[arin-ppml] The role of NAT in IPv6

Gary T. Giesen ggiesen at akn.ca
Fri Mar 26 17:48:16 EDT 2010


The problem with NAT in v6 land (NAT66) is it introduces the temptation
to overload addresses (like PAT), because that's what people are used
to. In V6, I can't think of a good reason why you'd want to overload
addresses. 

IMHO it's better to get people used to having no NAT at all (since
they're getting used to a new protocol anyways), and as you suggested, a
stateful firewall (no unsolicited connections from outside) and separate
your hosts into proper security zones to ensure a typo in a firewall
rule limits your exposure.

▸ Available data:

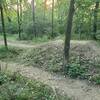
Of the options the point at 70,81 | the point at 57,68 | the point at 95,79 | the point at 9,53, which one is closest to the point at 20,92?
the point at 70,81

▸ Task goal:
Continue the mailing-list post on NAT in IPv6 from the point where it stops.

▸ Response:
For home users, under this scenario, their experience would be largely
unchanged (your NAT'd subnet merely becomes a routed subnet) but we
would be able to achieve large gains in visibility when troubleshooting
problems without having to deal with the NAT black hole. Firewall rules
become simpler to configure and understand because we're not translating
addresses all over the place. 

At some point the people who are using NAT as a security mechanism will
have to take responsibility for their networks and ensure that their
policies are well-designed and implemented. Adding it to v6 (which was
designed largely to supplant it) is an abomination and there's no reason
for it. NAT is not a security mechanism. It was created to as a) an
address transition mechanism (for which there are alternatives in v6)
and b) as an address conservation mechanism (not required in v6).

My $0.02.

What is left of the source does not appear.